Transcript
This transcript was autogenerated. To make changes, submit a PR.
Hi everyone, thank you for joining my session.
From ghost assets to infrastructure drift don't
get spooked.
We'll start with a short intro and continue with a reminder
of the concept of infrastructure drift.
We'll cover what Ghost assets are and the top five
ghost assets according to more than 100 AWS
production accounts. We'll continue with what
you can do about ghost assets to prevent some nasty
stuff from happening to your cloud.
My name is Naor Paz. I currently work as director
of product management at Firefly, the cloud asset management
platform for DevOps, site reliability and
cloud engineers driven by infrastructure as code
a bit about myself before joining Firefly,
I worked at f five as a senior product managed in
application security, where I led the web application firewall
product. Before that I worked for
the Office of the Prime Minister of Israel as a security research and
analytics team lead, and before that I served at
unit 8200 doing mainly network security
research and data analytics. So in these past decade,
I've got a mixed background in DevOps cloud security
data and networks.
So what do you need to know to gain some valuable
knowledge from this session? Well, not too much,
but you need to understand the following concepts.
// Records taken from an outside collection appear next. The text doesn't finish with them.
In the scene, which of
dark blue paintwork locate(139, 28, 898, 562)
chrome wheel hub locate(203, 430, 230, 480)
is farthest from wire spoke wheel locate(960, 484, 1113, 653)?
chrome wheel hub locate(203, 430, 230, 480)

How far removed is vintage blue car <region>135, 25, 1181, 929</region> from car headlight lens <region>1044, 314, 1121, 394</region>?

Cloud throughout these session I will mainly
show examples from the most significant public cloud to
date, Amazon Web services or AWS,
but any cloud background is sufficient.
The session is as relevant to Azure, Google Cloud
and other cloud service providers.
Infrastructure as code or IAC.
This session focused on examples from Hashicorp
terraform. Although relevant to Polome,
cloudformation and other IAC technologies,
I recommend understanding state files HCL,
which is Hashicorp configuration language, and some
terminology such as providers.
When I say cloud asset, I usually mean a terraform resource when
it is a managed one.
Infrastructure drift a short reminder, when we manage
cloud assets with terraform or any other infrastructure
as code, we do that for multiple reasons,
speed, consistency, versioning,
documentation, and decreased risk.
The opposite of managing cloud asset with code
is doing it manually through the cloud console or user
interface, what we like to call click Ops,
which stands for click operations.
Infrastructure drift starts when the infrastructure
drifts away from the code. When we want to
make just a small patch here and there,
we tell ourselves that we'll add it to the code later,
but we usually never do.
So we started with a fully managed codified infrastructure.
We used click ops to make just a small patch here and there.
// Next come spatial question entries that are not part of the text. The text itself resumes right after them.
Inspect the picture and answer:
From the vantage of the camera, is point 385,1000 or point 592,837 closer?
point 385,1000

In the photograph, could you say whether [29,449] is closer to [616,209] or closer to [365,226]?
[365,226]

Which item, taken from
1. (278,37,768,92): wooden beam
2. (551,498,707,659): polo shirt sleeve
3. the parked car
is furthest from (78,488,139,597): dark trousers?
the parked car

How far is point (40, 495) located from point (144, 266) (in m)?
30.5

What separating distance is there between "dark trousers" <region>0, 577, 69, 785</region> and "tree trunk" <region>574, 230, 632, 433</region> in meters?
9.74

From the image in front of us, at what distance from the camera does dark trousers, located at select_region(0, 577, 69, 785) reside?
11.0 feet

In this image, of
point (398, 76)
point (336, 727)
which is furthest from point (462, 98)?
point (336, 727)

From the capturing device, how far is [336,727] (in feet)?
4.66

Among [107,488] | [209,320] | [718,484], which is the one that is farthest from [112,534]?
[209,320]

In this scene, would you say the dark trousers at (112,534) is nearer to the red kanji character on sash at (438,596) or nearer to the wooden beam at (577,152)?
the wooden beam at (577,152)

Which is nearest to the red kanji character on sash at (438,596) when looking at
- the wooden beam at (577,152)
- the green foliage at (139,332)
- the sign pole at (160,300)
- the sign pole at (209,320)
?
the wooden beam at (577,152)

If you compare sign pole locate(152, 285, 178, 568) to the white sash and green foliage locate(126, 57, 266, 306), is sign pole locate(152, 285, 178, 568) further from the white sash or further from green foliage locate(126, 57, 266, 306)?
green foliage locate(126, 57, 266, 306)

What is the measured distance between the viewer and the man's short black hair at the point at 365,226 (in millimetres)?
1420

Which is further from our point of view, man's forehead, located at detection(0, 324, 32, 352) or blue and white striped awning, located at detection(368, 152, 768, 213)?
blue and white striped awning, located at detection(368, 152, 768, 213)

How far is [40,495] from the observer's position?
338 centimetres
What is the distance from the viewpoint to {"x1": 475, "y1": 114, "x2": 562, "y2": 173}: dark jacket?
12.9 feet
And now our code no longer describes the
actual state of our cloud. When we run terraform plan,
for example, we get a list of all the changes
we've made manually and we're stuck.
We have to decide whether we want to revert everything to the
older codified state or adapt it somehow.
Emerging changing the code to match our manual changed.
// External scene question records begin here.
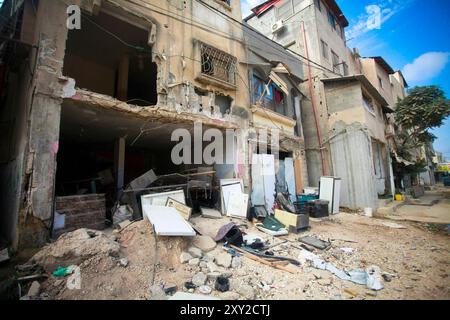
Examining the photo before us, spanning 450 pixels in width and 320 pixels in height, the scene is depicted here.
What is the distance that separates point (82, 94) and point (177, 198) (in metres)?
3.50

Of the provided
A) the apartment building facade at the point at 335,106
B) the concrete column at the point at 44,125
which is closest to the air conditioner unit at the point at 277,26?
the apartment building facade at the point at 335,106

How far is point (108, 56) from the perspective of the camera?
26.9 feet

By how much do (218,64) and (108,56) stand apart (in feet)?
15.0

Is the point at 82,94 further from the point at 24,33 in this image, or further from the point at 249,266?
the point at 249,266

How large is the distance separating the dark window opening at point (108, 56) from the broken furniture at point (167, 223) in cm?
370

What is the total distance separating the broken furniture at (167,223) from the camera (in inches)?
155

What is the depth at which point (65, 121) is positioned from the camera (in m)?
5.78

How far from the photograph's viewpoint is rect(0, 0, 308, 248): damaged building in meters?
3.96

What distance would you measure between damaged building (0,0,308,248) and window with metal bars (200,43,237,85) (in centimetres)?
4

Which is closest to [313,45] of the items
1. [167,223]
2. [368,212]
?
[368,212]

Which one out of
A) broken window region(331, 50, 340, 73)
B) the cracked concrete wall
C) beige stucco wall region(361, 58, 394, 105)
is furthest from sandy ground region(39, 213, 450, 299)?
beige stucco wall region(361, 58, 394, 105)

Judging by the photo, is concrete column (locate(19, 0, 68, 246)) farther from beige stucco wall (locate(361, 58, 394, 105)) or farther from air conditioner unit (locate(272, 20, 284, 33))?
beige stucco wall (locate(361, 58, 394, 105))

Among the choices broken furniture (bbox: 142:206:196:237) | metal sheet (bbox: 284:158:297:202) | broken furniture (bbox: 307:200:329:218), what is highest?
metal sheet (bbox: 284:158:297:202)

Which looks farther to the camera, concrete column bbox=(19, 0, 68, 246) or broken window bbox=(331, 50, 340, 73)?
broken window bbox=(331, 50, 340, 73)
These drifts are all about changing existing assets,
which we created from code. This session
focuses on the very existence of those assets,
as you'll see right away.
So what are ghost assets? We have our codified
managed assets created with code using
the terraform apply command. Someone or
something completely removed one or more of
those assets with APIs or clickups,
meaning manually. They now cease to
exist in the cloud.
But because of the fact that they were initially created
with code, they are still in the code itself
and in the state file, which refreshes
once you apply your code again.
These assets are what we call ghost
assets. These can hurt cloud reliability
by causing downtime or production issues,
creating redundant ghosts, and generating security
issues.
Anyway, there are two options. You either
wanted to delete that asset which you no longer need,
and what can happen is that it can be accidentally revived.
It is still in the code, so applying your code will just recreate
that asset again. The other option
is that you did not want to delete it.
You still need it in your cloud deployment, but it was deleted
by mistake and now it is not available when
you need it. It can be a storage backup,
a compute asset such as lambda that can cause
downtime, or a database replica, you name it.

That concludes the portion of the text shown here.